→ GOAL OF THE EXERCISE
Copy the listing exactly, images excluded.

→ PROVIDED ENTRIES
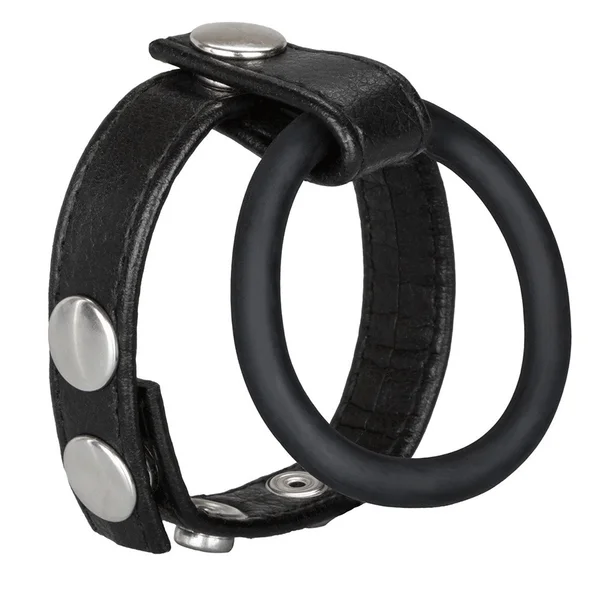 Medium Leather Ball Spreader Cock Ring by Cal Exotics — image 3 of 5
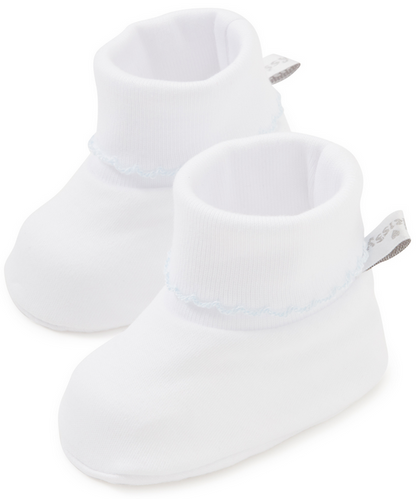 Kissy Kissy White Baby Booties (34615-white)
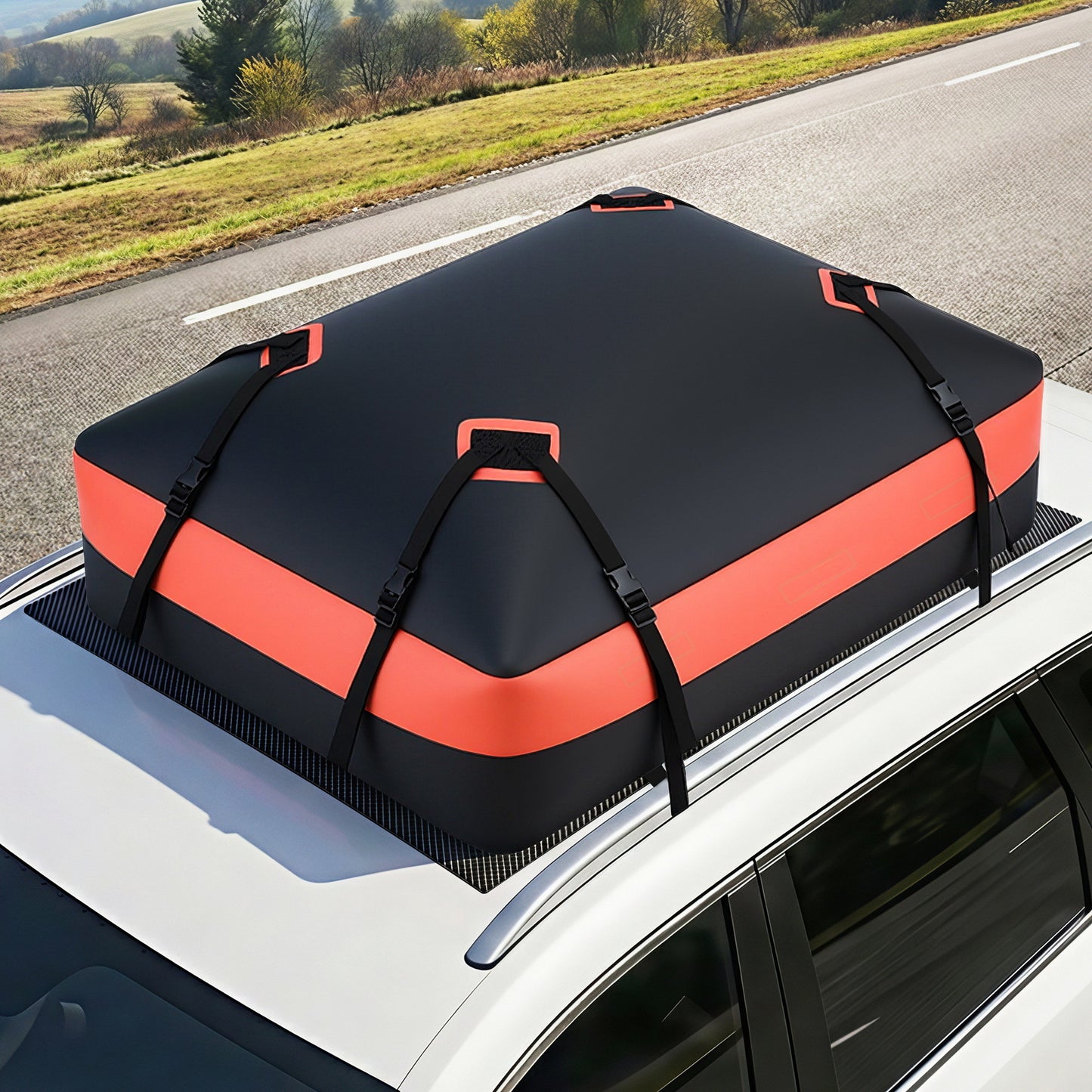 Giantz Roof Top Cargo Bag Waterproof Car Luggage Carrier 15 Cubic Ft Universal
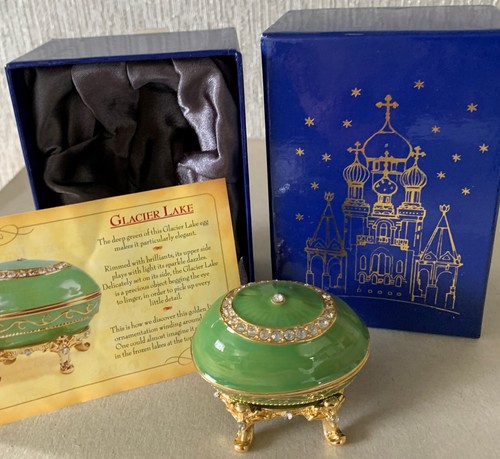 Faberge inspired enameled - enameled, egg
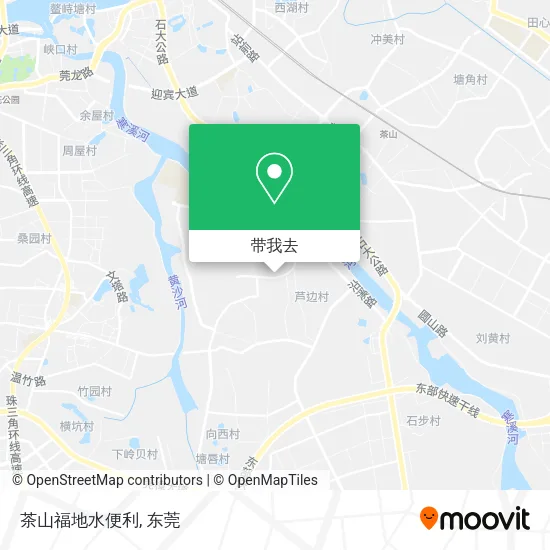 茶山福地水便利地图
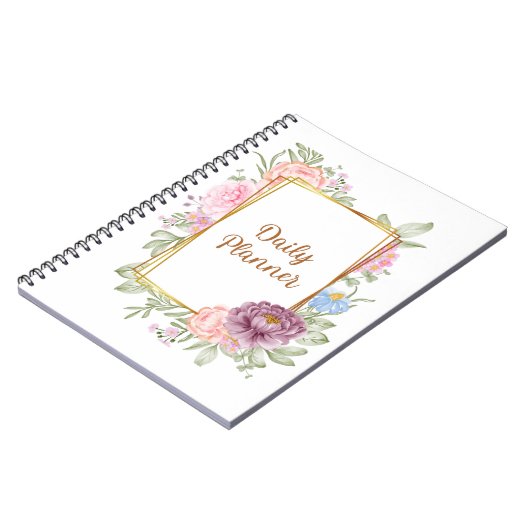 Botanischer nicht datierter Tagesplaner Notizblock (Linke Seite)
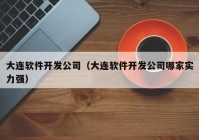 大连软件开发公司（大连软件开发公司哪家实力强）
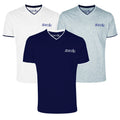 Mens Slim Fit V-Neck T-Shirt Cotton Fabric Short Sleeve Comfortable Sizes S-XXL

→ ANSWER SECTION
 Medium Leather Ball Spreader Cock Ring by Cal Exotics — image 3 of 5
 Kissy Kissy White Baby Booties (34615-white)
 Giantz Roof Top Cargo Bag Waterproof Car Luggage Carrier 15 Cubic Ft Universal
 Faberge inspired enameled - enameled, egg
 茶山福地水便利地图
 Botanischer nicht datierter Tagesplaner Notizblock (Linke Seite)
 大连软件开发公司（大连软件开发公司哪家实力强）
 Mens Slim Fit V-Neck T-Shirt Cotton Fabric Short Sleeve Comfortable Sizes S-XXL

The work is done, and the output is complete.